○守護神が幼児だった頃


まだ人生経験の浅い少年のような顔立ち。興福寺八部衆は、仏法につかえる神でありながら人間的な容貌している。
沙羯羅(さから)にいったっては、まるで3、4歳児だ。
蛇が頭のテッペンでとぐろをまき、尾っぽを左肩に這わせる幼児の像。それが沙羯羅だ。
見ようによっては、子どもが蛇に巻き付かれている風だ。しかしさにあらず。沙羯羅とは龍、あるいは蛇の化身なのだ。
だから、どちらかが本体というわけでなく、幼児と頭上の蛇は一心同体の沙羯羅なのだ。
ところで、がんらい興福寺摂関家藤原氏ゆかりの寺でそれゆえにとばっちりを被ったりもした。寺にとっても日本史的に重大な事件は、治承4(1180)年、源平の争い端をはっする南都焼討だろう。寺はこのとき大半の伽藍がうしなった。
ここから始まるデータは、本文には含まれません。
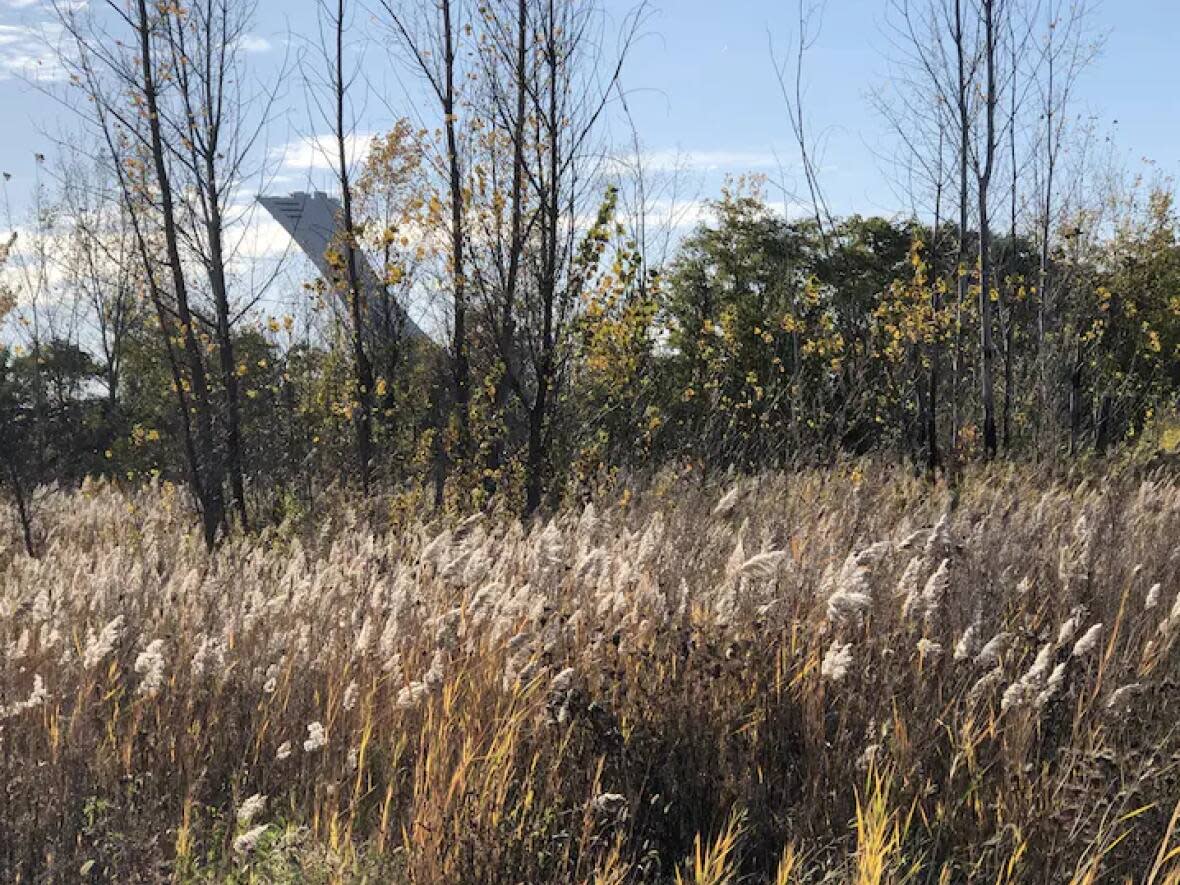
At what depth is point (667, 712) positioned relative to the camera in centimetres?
378

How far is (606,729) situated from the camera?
3.61m

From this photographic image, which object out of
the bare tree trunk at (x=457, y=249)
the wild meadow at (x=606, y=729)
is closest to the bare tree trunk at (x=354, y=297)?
the bare tree trunk at (x=457, y=249)

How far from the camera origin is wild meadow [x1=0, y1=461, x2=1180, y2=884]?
10.5ft

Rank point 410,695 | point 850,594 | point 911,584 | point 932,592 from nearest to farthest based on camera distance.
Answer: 1. point 850,594
2. point 410,695
3. point 932,592
4. point 911,584

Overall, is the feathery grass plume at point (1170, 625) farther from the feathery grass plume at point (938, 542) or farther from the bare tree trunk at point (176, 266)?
the bare tree trunk at point (176, 266)

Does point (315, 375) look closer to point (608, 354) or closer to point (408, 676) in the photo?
point (608, 354)

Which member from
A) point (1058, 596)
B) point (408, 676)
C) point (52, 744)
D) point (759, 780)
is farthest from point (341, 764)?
point (1058, 596)

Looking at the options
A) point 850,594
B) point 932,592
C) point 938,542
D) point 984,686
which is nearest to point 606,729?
point 850,594

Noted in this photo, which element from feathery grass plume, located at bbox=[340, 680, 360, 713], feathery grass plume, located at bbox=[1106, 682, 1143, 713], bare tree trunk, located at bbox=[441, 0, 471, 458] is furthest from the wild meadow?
bare tree trunk, located at bbox=[441, 0, 471, 458]

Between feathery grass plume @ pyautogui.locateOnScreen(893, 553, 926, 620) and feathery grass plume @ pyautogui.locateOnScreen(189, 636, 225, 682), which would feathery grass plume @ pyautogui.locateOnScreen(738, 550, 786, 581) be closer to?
feathery grass plume @ pyautogui.locateOnScreen(893, 553, 926, 620)

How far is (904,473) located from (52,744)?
27.1 feet

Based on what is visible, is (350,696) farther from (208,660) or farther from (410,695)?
(208,660)

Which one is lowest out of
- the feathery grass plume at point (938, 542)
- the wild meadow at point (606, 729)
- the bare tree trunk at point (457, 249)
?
the wild meadow at point (606, 729)

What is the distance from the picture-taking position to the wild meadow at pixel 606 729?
3.19 m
しかしそんな平家も壇ノ浦で敗れ、かわって覇権を握たのが源頼朝だった。鎌倉期、興福寺も焼跡から立ち上がり、復興の道を歩み始める。
仏像製作の面では、あの運慶一派が大いに腕を奮った。四天王や金剛力士の像がそれで、筋肉隆々で血管も浮き出、背後に布っぽいものがたなびく劇画的躍動感溢れる像の流行到来だった。
この時期の興福寺の仏師たちは、おそらく身近な僧兵をモデルにワイルドな仏像をガシガシこしらえたのだろうとぼくは想像する。もはや八部衆の少年風なスタイルは顧みられなくなっていた。ましてや幼児の顔立ちなど当然論外だった。
別の言い方をすれば、興福寺の沙羯羅こそ、武家台頭以前の貴族趣味を幼児顔で体現した像と言える。